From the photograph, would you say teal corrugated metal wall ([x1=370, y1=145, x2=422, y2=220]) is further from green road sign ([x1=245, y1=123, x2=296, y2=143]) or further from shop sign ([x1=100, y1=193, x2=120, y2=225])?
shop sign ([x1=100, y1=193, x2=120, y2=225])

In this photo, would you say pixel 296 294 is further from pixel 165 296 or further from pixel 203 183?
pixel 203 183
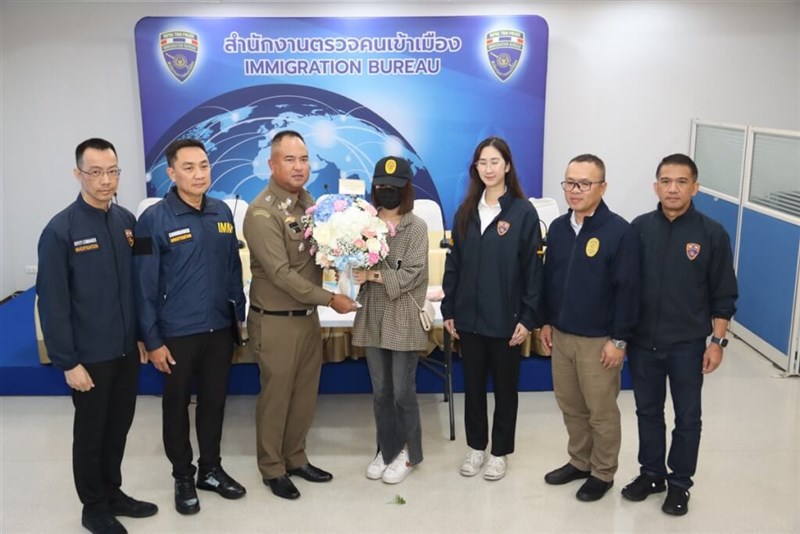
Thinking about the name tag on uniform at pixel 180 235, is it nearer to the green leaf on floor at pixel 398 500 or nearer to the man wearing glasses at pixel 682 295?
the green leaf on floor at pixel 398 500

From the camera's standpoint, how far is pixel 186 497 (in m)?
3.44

Given request: Output the material word for word, omitting its pictures.

Response to this task:
From the photograph, would you say teal corrugated metal wall ([x1=370, y1=145, x2=422, y2=220]) is further from green road sign ([x1=245, y1=123, x2=296, y2=143]) or further from shop sign ([x1=100, y1=193, x2=120, y2=225])?
shop sign ([x1=100, y1=193, x2=120, y2=225])

In this photo, would you say pixel 296 294 is further from pixel 165 296 or further from pixel 203 183?
pixel 203 183
Thinking about the name tag on uniform at pixel 180 235, is it nearer to the green leaf on floor at pixel 398 500 or nearer to the man wearing glasses at pixel 682 295?
the green leaf on floor at pixel 398 500

From the camera's standpoint, how far is pixel 186 497 (in m)?
3.44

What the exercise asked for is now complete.